Llegué a creer que yo era una especie de consejero áulico de Antón Louro, que sentíamos una admiración mutua y que mi opinión modelaba su quehacer político hasta un punto en el que no era capaz de dar un paso sin preguntarme antes. Louro siempre buscaba mi consejo y yo se lo daba a lo bestia.

Así pasaron cuatro años, hasta que decidió no concurrir a las municipales de 2015. Pocos días después, durante la campaña, nos volvimos a encontrar. Él estaba sentado en una terraza. Yo me senté a su derecha, como siempre, aguardando sus preguntas, dispuesto a brindar mi sabiduría. "Cota, ¿cómo ves la campaña?". Antes de escuchar mi respuesta, se levantó y mientras cambiaba de sitio, me reveló la terrible verdad. "Espera, que por este oído estoy sordo y no oigo. Tengo que ponerme al otro lado". Así supe que Louro llevaba cuatro años sin escuchar ni media palabra de lo que yo le decía, colocándome junto a su oído sordo precisamente para no enterarse de nada. Por primera vez le interesaba mi opinión y por eso se sentaba al otro lado. Yo esperé a que ocupara su nuevo lugar y empecé a hablar: "Hombre, Antón, tal como yo lo veo…". En ese momento miró el reloj, dijo que llegaba tarde a no sé dónde, se despidió y se fue. Ésas fueron las únicas palabras que me oyó decir en cuatro años de conversaciones en las que me hizo hablar durante horas y horas: "Hombre, Antón, tal como yo lo veo…".

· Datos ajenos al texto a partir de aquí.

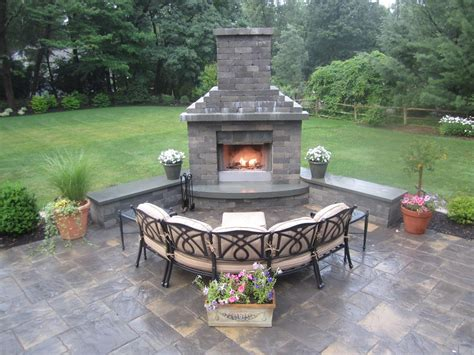patio and hearth princeton nj 28 images patio world
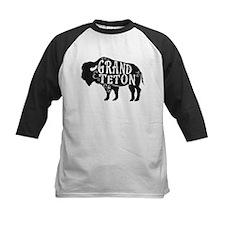 Grand Teton Buffalo Tee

Pero echo de menos aquellas charlas, tan agradables para ambos. Nadie me ha escuchado como Louro cuando me sentaba a su derecha para no escucharme. Sus gestos de sorpresa, de duda, la soltura con la que mostraba acuerdos y desacuerdos me dieron las mejores conversaciones que he tenido en mi vida. Desde entonces siempre me pregunto en qué pensaba mientras yo hablaba. Ya que aquellas muestras de atención no eran para mí, supongo que iban dedicabas a la conversación imaginaria que mantenía consigo mismo. Yo era una persona hablando sola frente a otra que fingía escuchar. Por su parte, él se limitaba a hacer preguntas cuyas respuestas no le interesaban en absoluto. Nos entendíamos a la perfección. Después de todo, cuando al fin decidió escucharme, no me dejó decir más que siete palabras. Fueron demasiadas, ahora que lo pienso. Se rompió el hechizo. Fue un error suyo sentarse en el sitio equivocado. En ese momento nos convertimos en dos desconocidos, como dos mimos que de pronto, a media función, se ponen a cantar.

¡Ah, qué tiempos! Un día cualquiera quedaré con él para sentarme a su derecha y esperar una pregunta. Entonces, como si nada, comenzaré a hablar donde lo dejé: "Hombre, Antón, tal como yo lo veo…".